» Text block:
# # # #
To Make Dried Breadcrumbs
- Preheat the oven at 150°C on a Fan Forced setting.
- Place the slices on a baking tray or a cookie slide, and place on the centre rack in a preheated low oven.
- Bake for 15-20 minutes or until slices feel brittle and snap when broken in half. A fan forced setting will speed the process.
- Alternatively you can toast the bread slices in a toaster.
- Tear the bread into pieces and place in a food processor, chopper or blender, crusts as well. As the colour of the toasted bread is already brown, leaving the crusts on will not affect this.
- Process the bread until the pieces are completely broken down, to the consistency of coarse grains - about 1-2 minutes.
- Place the breadcrumbs in measured amounts, (1 cup per bag is a good amount to work with) into zip lock bags. Label the bags and freeze till required. Dried breadcrumbs don't completely freeze because the water content has been removed. They will retain crumbly and can be used straight from the freezer.
- Add dried herbs of your choice to the processor, or rub the slices of bread with cloves of peeled and sliced garlic before processing the bread into crumbs.
- Use breadcrumbs, mixed with grated parmesan and chopped fresh herbs as a crust on baked meats.
- Dried breadcrumbs will keep in the cupboard in an airtight container for several weeks, or several months in the freezer.
# # # #
» Record excerpts:
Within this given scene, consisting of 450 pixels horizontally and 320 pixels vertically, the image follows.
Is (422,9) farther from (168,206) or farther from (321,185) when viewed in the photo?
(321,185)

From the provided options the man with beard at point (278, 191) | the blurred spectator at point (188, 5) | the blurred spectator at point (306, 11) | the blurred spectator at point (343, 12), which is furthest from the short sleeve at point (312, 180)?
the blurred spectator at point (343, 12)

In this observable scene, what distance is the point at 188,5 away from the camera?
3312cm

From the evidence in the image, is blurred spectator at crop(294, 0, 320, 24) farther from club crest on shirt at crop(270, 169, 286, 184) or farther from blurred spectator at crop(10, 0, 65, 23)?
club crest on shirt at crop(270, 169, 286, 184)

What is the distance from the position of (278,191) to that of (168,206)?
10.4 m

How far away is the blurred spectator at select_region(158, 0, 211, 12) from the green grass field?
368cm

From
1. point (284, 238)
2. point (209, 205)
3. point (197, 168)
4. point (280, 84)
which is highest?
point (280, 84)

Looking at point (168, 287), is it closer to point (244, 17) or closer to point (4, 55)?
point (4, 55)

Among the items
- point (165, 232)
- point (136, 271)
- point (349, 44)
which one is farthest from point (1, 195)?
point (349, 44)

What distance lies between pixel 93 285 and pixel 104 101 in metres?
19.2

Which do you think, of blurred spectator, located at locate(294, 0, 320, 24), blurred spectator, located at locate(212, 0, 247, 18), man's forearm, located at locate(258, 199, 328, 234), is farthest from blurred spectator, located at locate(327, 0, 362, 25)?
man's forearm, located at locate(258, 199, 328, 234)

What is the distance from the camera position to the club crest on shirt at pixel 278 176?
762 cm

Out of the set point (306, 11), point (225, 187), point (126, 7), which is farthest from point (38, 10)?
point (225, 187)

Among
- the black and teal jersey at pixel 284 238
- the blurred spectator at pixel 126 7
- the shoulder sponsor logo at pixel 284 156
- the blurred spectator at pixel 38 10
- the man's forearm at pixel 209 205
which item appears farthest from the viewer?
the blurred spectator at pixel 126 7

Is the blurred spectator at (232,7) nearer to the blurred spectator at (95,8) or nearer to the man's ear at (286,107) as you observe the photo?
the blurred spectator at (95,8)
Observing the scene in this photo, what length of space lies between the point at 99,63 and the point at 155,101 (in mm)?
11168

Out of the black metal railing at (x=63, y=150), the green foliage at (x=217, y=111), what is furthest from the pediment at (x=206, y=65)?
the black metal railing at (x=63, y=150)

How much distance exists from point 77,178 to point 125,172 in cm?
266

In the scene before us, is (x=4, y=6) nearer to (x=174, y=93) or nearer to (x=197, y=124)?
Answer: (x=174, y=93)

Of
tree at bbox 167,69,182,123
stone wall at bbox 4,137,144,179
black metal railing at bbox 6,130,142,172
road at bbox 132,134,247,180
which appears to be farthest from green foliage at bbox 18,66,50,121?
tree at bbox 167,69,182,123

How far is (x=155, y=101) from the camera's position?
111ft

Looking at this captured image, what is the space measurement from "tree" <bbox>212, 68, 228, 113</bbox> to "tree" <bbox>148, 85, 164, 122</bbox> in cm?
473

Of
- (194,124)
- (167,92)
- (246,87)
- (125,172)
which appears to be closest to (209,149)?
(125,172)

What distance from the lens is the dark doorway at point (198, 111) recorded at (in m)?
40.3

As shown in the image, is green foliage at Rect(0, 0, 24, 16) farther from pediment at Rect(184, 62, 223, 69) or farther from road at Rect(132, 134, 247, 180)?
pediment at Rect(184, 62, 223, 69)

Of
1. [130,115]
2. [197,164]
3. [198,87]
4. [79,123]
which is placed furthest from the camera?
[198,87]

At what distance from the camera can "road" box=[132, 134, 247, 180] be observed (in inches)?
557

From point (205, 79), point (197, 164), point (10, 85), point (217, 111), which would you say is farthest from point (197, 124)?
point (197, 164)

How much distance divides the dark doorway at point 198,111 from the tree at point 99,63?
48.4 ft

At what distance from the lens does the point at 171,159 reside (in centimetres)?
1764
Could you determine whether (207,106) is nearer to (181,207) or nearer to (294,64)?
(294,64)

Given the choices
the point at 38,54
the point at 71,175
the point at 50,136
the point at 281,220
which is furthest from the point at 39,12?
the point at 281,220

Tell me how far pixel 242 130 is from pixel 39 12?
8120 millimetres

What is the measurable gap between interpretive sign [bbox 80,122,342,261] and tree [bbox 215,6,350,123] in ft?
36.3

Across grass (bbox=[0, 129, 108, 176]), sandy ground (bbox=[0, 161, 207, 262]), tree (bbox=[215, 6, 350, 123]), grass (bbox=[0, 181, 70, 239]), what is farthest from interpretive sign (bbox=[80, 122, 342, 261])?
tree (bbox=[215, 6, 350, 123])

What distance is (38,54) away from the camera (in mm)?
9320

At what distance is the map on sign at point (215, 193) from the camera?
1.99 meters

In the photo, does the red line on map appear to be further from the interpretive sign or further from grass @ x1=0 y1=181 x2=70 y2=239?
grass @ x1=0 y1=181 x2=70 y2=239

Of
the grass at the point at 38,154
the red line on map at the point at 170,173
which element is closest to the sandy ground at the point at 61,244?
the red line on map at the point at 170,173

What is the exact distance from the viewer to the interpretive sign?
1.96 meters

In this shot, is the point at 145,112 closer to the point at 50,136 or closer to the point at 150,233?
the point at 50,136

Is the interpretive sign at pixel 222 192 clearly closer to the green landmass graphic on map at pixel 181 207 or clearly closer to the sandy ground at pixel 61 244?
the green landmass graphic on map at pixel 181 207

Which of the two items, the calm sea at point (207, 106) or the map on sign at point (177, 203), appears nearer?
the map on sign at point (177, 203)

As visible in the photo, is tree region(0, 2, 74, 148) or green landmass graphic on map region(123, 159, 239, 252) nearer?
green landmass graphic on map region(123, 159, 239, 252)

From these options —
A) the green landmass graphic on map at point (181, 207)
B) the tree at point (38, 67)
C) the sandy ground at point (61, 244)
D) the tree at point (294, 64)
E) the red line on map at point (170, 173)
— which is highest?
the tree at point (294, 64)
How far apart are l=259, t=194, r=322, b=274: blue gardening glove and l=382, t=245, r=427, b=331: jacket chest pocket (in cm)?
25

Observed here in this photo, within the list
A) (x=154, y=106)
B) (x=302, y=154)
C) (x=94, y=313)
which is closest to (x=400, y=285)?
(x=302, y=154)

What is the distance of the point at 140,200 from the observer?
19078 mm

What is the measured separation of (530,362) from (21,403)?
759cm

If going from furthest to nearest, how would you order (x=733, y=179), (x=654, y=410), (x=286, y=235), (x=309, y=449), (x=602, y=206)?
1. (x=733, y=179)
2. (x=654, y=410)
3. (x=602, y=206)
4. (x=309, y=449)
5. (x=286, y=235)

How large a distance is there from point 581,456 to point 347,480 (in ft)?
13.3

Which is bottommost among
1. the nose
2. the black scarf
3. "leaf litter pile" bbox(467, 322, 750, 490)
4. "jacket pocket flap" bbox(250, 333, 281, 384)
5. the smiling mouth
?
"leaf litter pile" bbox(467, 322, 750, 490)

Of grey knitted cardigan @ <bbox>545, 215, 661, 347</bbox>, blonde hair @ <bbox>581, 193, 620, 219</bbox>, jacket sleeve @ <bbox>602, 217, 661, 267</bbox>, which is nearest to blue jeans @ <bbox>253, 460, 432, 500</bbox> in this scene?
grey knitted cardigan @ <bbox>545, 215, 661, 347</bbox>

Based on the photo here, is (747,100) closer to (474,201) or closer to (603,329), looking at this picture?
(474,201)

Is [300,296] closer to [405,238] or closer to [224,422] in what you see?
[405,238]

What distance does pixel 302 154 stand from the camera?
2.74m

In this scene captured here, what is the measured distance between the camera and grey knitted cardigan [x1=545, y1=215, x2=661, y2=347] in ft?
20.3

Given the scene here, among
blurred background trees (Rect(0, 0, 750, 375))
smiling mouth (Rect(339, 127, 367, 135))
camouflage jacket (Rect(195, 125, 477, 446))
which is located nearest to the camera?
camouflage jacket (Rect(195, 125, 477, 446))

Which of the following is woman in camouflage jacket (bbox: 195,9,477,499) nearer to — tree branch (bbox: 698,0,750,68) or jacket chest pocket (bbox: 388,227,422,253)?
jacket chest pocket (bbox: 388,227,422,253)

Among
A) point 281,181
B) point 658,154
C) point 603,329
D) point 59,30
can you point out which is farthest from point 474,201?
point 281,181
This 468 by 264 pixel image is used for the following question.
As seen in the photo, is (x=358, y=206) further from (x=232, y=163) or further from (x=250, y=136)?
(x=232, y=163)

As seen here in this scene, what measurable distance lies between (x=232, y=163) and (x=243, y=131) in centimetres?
# # # #
» Problem statement: Reproduce the breadcrumb instructions word for word, starting at "- Tear the bread" and going up to and including "bread into crumbs.".

» Result of the exercise:
- Tear the bread into pieces and place in a food processor, chopper or blender, crusts as well. As the colour of the toasted bread is already brown, leaving the crusts on will not affect this.
- Process the bread until the pieces are completely broken down, to the consistency of coarse grains - about 1-2 minutes.
- Place the breadcrumbs in measured amounts, (1 cup per bag is a good amount to work with) into zip lock bags. Label the bags and freeze till required. Dried breadcrumbs don't completely freeze because the water content has been removed. They will retain crumbly and can be used straight from the freezer.
- Add dried herbs of your choice to the processor, or rub the slices of bread with cloves of peeled and sliced garlic before processing the bread into crumbs.